Goal of the exercise:
Rename "yellow reflective stripe on jacket" to "reflective jacket stripe" throughout the material below, leaving every other part untouched.
==== Available records
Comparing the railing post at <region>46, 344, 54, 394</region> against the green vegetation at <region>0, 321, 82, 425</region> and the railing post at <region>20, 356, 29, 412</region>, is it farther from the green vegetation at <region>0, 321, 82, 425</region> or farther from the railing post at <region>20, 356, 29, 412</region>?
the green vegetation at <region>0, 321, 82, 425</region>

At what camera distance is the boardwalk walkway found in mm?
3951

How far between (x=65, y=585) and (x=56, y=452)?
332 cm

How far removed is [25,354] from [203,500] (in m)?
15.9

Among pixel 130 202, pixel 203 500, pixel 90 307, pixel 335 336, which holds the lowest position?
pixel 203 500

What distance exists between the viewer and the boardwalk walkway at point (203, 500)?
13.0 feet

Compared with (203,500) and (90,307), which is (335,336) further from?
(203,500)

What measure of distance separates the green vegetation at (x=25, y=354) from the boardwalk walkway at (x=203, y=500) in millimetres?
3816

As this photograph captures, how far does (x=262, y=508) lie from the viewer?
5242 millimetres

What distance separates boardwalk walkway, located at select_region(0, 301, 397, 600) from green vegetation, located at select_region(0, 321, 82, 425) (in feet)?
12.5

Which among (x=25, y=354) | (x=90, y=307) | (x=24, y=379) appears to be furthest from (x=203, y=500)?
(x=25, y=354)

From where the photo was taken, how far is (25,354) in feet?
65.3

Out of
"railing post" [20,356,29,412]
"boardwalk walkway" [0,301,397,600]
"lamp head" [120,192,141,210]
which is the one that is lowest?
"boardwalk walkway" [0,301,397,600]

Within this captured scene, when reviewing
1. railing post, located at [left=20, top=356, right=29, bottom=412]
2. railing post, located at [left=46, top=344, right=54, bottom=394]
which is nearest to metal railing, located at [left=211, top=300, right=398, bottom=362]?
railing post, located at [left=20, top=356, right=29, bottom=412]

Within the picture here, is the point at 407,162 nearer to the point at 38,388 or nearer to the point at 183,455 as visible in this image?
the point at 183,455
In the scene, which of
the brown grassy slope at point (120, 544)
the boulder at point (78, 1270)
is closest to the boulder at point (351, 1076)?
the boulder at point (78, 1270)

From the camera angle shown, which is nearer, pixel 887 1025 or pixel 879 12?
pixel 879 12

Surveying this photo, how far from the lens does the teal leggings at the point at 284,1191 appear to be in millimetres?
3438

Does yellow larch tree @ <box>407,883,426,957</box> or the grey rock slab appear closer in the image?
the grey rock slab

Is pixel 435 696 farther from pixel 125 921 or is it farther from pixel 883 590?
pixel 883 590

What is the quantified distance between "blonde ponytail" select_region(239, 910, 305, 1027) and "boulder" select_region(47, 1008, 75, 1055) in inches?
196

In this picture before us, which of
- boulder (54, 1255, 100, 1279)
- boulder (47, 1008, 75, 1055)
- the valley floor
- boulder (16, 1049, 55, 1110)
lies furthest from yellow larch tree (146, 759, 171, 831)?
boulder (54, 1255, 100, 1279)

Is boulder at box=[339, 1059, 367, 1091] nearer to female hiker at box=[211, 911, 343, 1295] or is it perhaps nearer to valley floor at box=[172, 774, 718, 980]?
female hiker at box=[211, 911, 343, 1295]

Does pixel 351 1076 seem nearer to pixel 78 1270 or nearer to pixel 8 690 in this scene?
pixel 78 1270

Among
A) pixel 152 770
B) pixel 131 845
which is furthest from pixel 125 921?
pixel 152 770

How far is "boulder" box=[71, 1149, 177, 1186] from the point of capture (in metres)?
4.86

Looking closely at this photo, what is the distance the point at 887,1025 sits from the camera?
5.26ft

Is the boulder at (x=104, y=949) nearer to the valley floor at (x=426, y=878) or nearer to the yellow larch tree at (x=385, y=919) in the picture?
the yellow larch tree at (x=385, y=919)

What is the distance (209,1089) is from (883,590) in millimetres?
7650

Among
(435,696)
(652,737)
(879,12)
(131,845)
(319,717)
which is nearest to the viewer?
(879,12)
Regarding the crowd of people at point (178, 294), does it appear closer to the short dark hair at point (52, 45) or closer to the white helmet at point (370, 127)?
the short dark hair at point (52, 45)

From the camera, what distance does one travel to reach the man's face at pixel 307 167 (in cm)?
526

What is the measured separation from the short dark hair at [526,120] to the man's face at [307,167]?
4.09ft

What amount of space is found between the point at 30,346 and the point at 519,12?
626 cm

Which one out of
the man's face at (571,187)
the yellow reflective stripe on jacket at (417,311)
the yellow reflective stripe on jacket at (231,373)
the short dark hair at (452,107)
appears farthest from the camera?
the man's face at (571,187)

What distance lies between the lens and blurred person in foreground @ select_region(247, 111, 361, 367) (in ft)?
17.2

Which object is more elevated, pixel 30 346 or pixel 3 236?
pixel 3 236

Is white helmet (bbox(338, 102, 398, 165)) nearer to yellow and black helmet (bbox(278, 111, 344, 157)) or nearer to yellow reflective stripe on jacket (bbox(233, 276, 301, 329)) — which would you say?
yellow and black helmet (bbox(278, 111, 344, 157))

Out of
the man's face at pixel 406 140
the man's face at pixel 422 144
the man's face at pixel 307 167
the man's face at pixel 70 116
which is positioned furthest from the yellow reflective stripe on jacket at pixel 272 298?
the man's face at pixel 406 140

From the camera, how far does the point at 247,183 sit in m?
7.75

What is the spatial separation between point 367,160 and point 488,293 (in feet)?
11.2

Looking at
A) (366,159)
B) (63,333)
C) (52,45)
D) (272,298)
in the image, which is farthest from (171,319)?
========
Task result:
Comparing the railing post at <region>46, 344, 54, 394</region> against the green vegetation at <region>0, 321, 82, 425</region> and the railing post at <region>20, 356, 29, 412</region>, is it farther from the green vegetation at <region>0, 321, 82, 425</region> or farther from the railing post at <region>20, 356, 29, 412</region>?
the green vegetation at <region>0, 321, 82, 425</region>

At what camera distance is the boardwalk walkway found in mm?
3951

How far between (x=65, y=585) and (x=56, y=452)?
332 cm

How far removed is [25,354] from [203,500] (in m)?
15.9

Among pixel 130 202, pixel 203 500, pixel 90 307, pixel 335 336, which holds the lowest position?
pixel 203 500

What distance exists between the viewer and the boardwalk walkway at point (203, 500)?
13.0 feet

Compared with (203,500) and (90,307), which is (335,336) further from?
(203,500)

What measure of distance separates the green vegetation at (x=25, y=354) from the boardwalk walkway at (x=203, y=500) in millimetres?
3816

As this photograph captures, how far does (x=262, y=508) lie from the viewer?
5242 millimetres

What distance separates boardwalk walkway, located at select_region(0, 301, 397, 600) from green vegetation, located at select_region(0, 321, 82, 425) (in feet)?
12.5

Which among (x=25, y=354) | (x=90, y=307) | (x=24, y=379) appears to be furthest from (x=203, y=500)?
(x=25, y=354)

From where the photo was taken, how far is (25,354) in feet?
65.3

Out of
"railing post" [20,356,29,412]
"boardwalk walkway" [0,301,397,600]
"lamp head" [120,192,141,210]
which is the one that is lowest?
"boardwalk walkway" [0,301,397,600]

Within this captured scene, when reviewing
1. railing post, located at [left=20, top=356, right=29, bottom=412]
2. railing post, located at [left=46, top=344, right=54, bottom=394]
which is nearest to metal railing, located at [left=211, top=300, right=398, bottom=362]?
railing post, located at [left=20, top=356, right=29, bottom=412]

Within the picture here, is the point at 407,162 nearer to the point at 38,388 or nearer to the point at 183,455 as visible in this image?
the point at 183,455
In the scene, which of
the brown grassy slope at point (120, 544)
the boulder at point (78, 1270)
is closest to the boulder at point (351, 1076)?
the boulder at point (78, 1270)

From the camera angle shown, which is nearer, pixel 887 1025 or pixel 879 12?
pixel 879 12

Surveying this photo, how far from the lens does the teal leggings at the point at 284,1191 appear to be in millimetres?
3438

Does yellow larch tree @ <box>407,883,426,957</box> or the grey rock slab appear closer in the image?
the grey rock slab

Is pixel 435 696 farther from pixel 125 921 or is it farther from pixel 883 590?
pixel 883 590

What is the quantified distance between "blonde ponytail" select_region(239, 910, 305, 1027) and "boulder" select_region(47, 1008, 75, 1055) in inches?
196

In this picture before us, which of
- boulder (54, 1255, 100, 1279)
- boulder (47, 1008, 75, 1055)
- the valley floor
- boulder (16, 1049, 55, 1110)
lies furthest from yellow larch tree (146, 759, 171, 831)?
boulder (54, 1255, 100, 1279)

Is boulder at box=[339, 1059, 367, 1091] nearer to female hiker at box=[211, 911, 343, 1295] or is it perhaps nearer to valley floor at box=[172, 774, 718, 980]?
female hiker at box=[211, 911, 343, 1295]

Does pixel 351 1076 seem nearer to pixel 78 1270 or nearer to pixel 8 690 in this scene?
pixel 78 1270

Among
A) pixel 152 770
B) pixel 131 845
which is furthest from pixel 125 921?
pixel 152 770

How far is "boulder" box=[71, 1149, 177, 1186] from the point of capture (in metres)?
4.86

Looking closely at this photo, what is the distance the point at 887,1025 sits from the camera?
5.26ft

Is the boulder at (x=104, y=949) nearer to the valley floor at (x=426, y=878) or nearer to the yellow larch tree at (x=385, y=919) in the picture?
the yellow larch tree at (x=385, y=919)

What is the distance (209,1089) is from (883,590) in millimetres?
7650

Among
(435,696)
(652,737)
(879,12)
(131,845)
(319,717)
which is nearest to the viewer?
(879,12)
Regarding the crowd of people at point (178, 294), does it appear closer to the short dark hair at point (52, 45) or closer to the white helmet at point (370, 127)?
the short dark hair at point (52, 45)

From the camera, what distance does one travel to reach the man's face at pixel 307 167 (in cm)?
526

What is the measured separation from the short dark hair at [526,120] to the man's face at [307,167]?
4.09ft

What amount of space is found between the point at 30,346 and the point at 519,12?
626 cm

Which one out of
the man's face at (571,187)
the reflective jacket stripe at (417,311)
the reflective jacket stripe at (231,373)
the short dark hair at (452,107)
appears farthest from the camera?
the man's face at (571,187)

What distance lies between the lens and blurred person in foreground @ select_region(247, 111, 361, 367) (in ft)?
17.2

Which object is more elevated, pixel 30 346 or pixel 3 236?
pixel 3 236

Is white helmet (bbox(338, 102, 398, 165)) nearer to yellow and black helmet (bbox(278, 111, 344, 157)) or nearer to reflective jacket stripe (bbox(233, 276, 301, 329)) — which would you say?
yellow and black helmet (bbox(278, 111, 344, 157))

Out of
the man's face at pixel 406 140
the man's face at pixel 422 144
the man's face at pixel 307 167
the man's face at pixel 70 116
which is positioned furthest from the reflective jacket stripe at pixel 272 298?
the man's face at pixel 406 140

From the camera, how far does the point at 247,183 sit in m?
7.75

What is the spatial separation between point 367,160 and point 488,293 (in feet)?
11.2

Looking at
A) (366,159)
B) (63,333)
C) (52,45)
D) (272,298)
in the image, which is farthest from (171,319)?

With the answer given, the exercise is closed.